__ABOUT THIS TASK__: From the line containing "scientific name: Otospermophilus beecheyi" through the last line of the entries below, repeat each line word for word and leave out the rest.

__TASK DATA__:

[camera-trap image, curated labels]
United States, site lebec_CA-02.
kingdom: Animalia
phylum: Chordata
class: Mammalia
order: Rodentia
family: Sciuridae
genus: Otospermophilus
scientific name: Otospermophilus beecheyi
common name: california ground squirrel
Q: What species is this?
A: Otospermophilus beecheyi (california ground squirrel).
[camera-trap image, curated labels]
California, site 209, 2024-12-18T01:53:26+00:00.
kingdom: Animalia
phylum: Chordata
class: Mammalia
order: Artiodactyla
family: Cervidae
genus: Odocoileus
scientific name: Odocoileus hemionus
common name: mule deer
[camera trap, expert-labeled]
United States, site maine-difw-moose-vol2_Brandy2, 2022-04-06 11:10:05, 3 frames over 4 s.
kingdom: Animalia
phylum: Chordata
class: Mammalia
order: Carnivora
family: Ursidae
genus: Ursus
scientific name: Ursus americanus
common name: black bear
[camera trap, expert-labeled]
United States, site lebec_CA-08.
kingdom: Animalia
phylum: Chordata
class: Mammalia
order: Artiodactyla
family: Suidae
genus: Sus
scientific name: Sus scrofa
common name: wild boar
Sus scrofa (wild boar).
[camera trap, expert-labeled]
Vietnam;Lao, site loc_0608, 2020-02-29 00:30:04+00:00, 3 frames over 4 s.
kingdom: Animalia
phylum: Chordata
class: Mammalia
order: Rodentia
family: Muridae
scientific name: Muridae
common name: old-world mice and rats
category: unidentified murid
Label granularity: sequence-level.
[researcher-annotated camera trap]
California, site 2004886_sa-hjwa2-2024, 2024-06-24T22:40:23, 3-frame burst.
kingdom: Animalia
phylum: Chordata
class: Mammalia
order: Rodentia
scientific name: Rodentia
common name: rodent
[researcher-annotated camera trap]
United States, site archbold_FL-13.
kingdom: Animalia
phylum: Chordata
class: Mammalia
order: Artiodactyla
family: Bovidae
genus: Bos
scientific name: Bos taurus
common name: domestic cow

__RESULT__:
scientific name: Otospermophilus beecheyi
common name: california ground squirrel
Q: What species is this?
A: Otospermophilus beecheyi (california ground squirrel).
[camera-trap image, curated labels]
California, site 209, 2024-12-18T01:53:26+00:00.
kingdom: Animalia
phylum: Chordata
class: Mammalia
order: Artiodactyla
family: Cervidae
genus: Odocoileus
scientific name: Odocoileus hemionus
common name: mule deer
[camera trap, expert-labeled]
United States, site maine-difw-moose-vol2_Brandy2, 2022-04-06 11:10:05, 3 frames over 4 s.
kingdom: Animalia
phylum: Chordata
class: Mammalia
order: Carnivora
family: Ursidae
genus: Ursus
scientific name: Ursus americanus
common name: black bear
[camera trap, expert-labeled]
United States, site lebec_CA-08.
kingdom: Animalia
phylum: Chordata
class: Mammalia
order: Artiodactyla
family: Suidae
genus: Sus
scientific name: Sus scrofa
common name: wild boar
Sus scrofa (wild boar).
[camera trap, expert-labeled]
Vietnam;Lao, site loc_0608, 2020-02-29 00:30:04+00:00, 3 frames over 4 s.
kingdom: Animalia
phylum: Chordata
class: Mammalia
order: Rodentia
family: Muridae
scientific name: Muridae
common name: old-world mice and rats
category: unidentified murid
Label granularity: sequence-level.
[researcher-annotated camera trap]
California, site 2004886_sa-hjwa2-2024, 2024-06-24T22:40:23, 3-frame burst.
kingdom: Animalia
phylum: Chordata
class: Mammalia
order: Rodentia
scientific name: Rodentia
common name: rodent
[researcher-annotated camera trap]
United States, site archbold_FL-13.
kingdom: Animalia
phylum: Chordata
class: Mammalia
order: Artiodactyla
family: Bovidae
genus: Bos
scientific name: Bos taurus
common name: domestic cow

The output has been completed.